We no longer "go to the Internet" to interact with some shadowy user name where we pretend to be someone we're not. Ok, maybe people on Second Life do. But sites like Facebook and Twitter are more about extending your real identity and relationships online.

For kids, MySpace, Facebook, and even just IM are certainly about creating an online identity, but are much more simply about talking to each other. Remember when 3-way calling and call waiting were a big deal? Screw call waiting. Now kids can have synchronous or asynchronous, private or shared, in-depth conversations with all of their friends at once. Remarkably, they manage the data quite well.

I take serious exception with "Lady Greenfield," the professor of synaptic pharmacology at Lincoln College, Oxford, who delivered the report. Will the way we communicate and even think about communication be radically different in 20 years? Probably. Most of my generation thought IRC was pretty cool in college, so you bet communication is going to evolve.

We're going to evolve with it, though. Social networks (and social media in general) enable communication that can be as deep, shallow, broad, or specific as we might want. Businesses are using social media to reach new audiences, build knowledge bases, train users, and enable cross-team collaboration like never before. Schools can do the same, while kids will continue to be kids and talk to each other, even if it isn't "tying up the phone line" like we used to do.

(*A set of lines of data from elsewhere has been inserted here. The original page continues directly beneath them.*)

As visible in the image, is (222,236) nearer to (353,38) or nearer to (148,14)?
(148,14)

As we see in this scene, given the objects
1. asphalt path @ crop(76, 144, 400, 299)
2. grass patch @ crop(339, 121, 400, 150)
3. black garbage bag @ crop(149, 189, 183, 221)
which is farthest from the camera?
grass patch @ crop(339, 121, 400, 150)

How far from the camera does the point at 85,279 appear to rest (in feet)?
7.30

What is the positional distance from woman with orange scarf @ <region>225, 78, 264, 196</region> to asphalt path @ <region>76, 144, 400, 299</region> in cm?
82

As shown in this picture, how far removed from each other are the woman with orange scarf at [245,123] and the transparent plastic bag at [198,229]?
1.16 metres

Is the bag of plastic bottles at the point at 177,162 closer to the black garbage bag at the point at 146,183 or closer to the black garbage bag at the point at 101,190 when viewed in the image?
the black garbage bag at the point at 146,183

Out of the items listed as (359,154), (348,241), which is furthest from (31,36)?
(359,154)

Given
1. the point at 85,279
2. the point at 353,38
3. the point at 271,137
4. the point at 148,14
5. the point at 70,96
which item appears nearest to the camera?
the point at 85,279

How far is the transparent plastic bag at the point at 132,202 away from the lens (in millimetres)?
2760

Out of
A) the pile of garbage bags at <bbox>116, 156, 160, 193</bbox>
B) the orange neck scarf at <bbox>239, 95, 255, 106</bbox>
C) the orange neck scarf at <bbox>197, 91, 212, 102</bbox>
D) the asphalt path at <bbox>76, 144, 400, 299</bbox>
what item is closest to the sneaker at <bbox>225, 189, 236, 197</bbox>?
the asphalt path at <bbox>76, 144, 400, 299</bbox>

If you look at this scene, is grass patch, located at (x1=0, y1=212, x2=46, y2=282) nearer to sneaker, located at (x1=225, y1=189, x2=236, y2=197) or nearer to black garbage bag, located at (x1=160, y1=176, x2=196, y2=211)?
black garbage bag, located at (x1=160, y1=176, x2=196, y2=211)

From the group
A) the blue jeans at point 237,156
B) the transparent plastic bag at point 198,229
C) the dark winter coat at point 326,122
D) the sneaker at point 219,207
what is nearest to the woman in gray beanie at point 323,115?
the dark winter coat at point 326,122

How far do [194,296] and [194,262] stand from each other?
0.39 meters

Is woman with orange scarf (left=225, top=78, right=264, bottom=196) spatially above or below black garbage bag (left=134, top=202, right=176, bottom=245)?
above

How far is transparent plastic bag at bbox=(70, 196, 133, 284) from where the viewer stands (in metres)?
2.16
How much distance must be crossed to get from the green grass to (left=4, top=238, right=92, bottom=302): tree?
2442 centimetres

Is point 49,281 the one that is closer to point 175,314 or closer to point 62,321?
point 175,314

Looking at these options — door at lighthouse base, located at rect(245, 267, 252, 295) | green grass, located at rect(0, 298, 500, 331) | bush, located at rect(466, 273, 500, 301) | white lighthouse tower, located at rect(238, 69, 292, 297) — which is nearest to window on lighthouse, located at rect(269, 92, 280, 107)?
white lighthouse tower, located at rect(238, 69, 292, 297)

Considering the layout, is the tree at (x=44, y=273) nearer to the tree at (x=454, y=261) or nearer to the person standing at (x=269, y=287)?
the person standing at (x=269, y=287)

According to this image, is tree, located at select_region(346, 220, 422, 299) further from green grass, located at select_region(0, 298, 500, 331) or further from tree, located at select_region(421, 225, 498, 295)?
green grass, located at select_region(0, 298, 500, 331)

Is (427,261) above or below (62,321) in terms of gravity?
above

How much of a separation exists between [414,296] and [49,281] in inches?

I wrote a post yesterday on my personal blog about Twitter and its communication role in my life ("Why don't you just read Dad's Twitter feed?"). Twitter is just one tool out of many that have or will emerge in a Web 2.0 world. Want to do some useful research, Lady Greenfield? How about developing curricula around social media that teaches students to derive the maximum utility (as well as maximum socialization, since they seem to have mastered that already) out of these remarkably rich tools? How about building educational models that exploit social media for content delivery and student collaboration? Enough with the sky-is-falling-social-media-rots-your-brain nonsense.